• Work task A: In the passage on supervisory levies, which Act contains the measures for collecting the levies imposed by the six imposition Acts?
• Work task B: Write the next part of the passage on supervisory levies, picking up after its final sentence.

• Document passage:

"""

Separate supervisory
levy Acts to comply with section 55 of the Constitution
Since the imposition of levies may amount to the imposition
of taxes, the imposition of the levy for different types of regulated
entities requires separate legislation to comply with the requirements
of section 55 of the Constitution, which states:
Laws imposing taxation shall deal only with the imposition
of taxation, and any provision therein dealing with any other matter
shall be of no effect.
Laws imposing taxation, except laws imposing duties
of customs or of excise, shall deal with one subject of taxation only;
but laws imposing duties of customs shall deal with duties of customs
only, and laws imposing duties of excise shall deal with duties of excise
only.
Supervisory levies are therefore imposed by the following
levy imposition Acts:
- Authorised Deposit-taking Institutions Supervisory Levy Imposition
Act 1998;
- Authorised Non-operating Holding Companies Supervisory Levy Imposition
Act 1998;
- General Insurance Supervisory Levy Imposition Act 1998;
- Life Insurance Supervisory Levy Imposition Act 1998;
- Retirement Savings Account Providers Supervisory Levy Imposition
Act 1998; and the
- Superannuation Supervisory Levy Imposition Act 1998.
The measures for the collection of supervisory levies
imposed by the above Acts are contained in the Financial Institutions
Supervisory Levies Collection Act 1998.
Allocation of supervisory
levies
The revenue collected as supervisory levies during a
financial year are applied in two ways under the provisions of the APRA
Act as follows.

"""

• Provided data:
"""

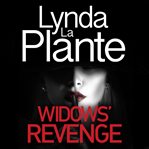 Widows' revenge cover image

"""

• Exercise answer A: The Financial Institutions Supervisory Levies Collection Act 1998.

• Exercise answer B:
- The Treasurer must determine under subsection 50(2) of the APRA Act
for each financial year, the amount of levy money received during the
financial year that is to be available to cover the costs to the Commonwealth
of providing market integrity and consumer protection functions for
prudentially regulated institutions. That amount is retained in the
Consolidated Revenue Fund until allocated to the Australian Securities
and Investments Commission and the Australian Taxation Office, which
perform those functions.
- The balance of the levy money (after 'taking out' the amount for consumer
protection functions for prudentially regulated institutions) is to
be paid to APRA under subsection 50(1) of the APRA Act.
How is the supervisory
levy determined for an authorised NOHC?
An authorised NOHC, as defined in section 11AA of the
Banking Act 1959, is a financial entity designed to allow the formation
of financial conglomerates to hold more than one deposit-taking licence.
An 'authorised deposit taking institution' (ADI) is a body corporate which
is authorised to carry on banking business in Australia under the Banking
Act 1959. It cover banks, building societies and credit unions.
The amount of the levy is determined under section 7
of the Authorised Non-operating Holding Companies Supervisory Levy
Imposition Act 1998 (ANOHCSLI Act). The amount levied is a flat amount
because the entities are not expected to hold significant assets, but
may require intensive supervision. The levy payable is determined in writing
for each financial year by the Treasurer under subsection 7(1) of the
ANOHCSLI Act. There is no requirement that the levy bear any relationship
to the entity's asset value. However, the levy cannot exceed $500,000
for the year 1998-99, or an amount indexed in accordance with the consumer
price index for subsequent years. Subsection 7(3) provides that a determination
made under subsection 7(1) is a disallowable instrument under section
46A of the Acts Interpretation Act 1901 to which the provisions
of section 48 apply. This means that the determination must be notified
in the Gazette and shall be laid before each House of the Parliament within
15 sitting days of that House after making the determination.
Determination of levy
for the 1998-99 financial year
The levy for the 1998-99 financial was set in the Authorised
Non-operating Holding Companies Supervisory Levy Determination 1998.
This Determination was signed by the Treasurer on 11 August 1998
and appeared in the Commonwealth Gazette of 13 August 1998 (S402)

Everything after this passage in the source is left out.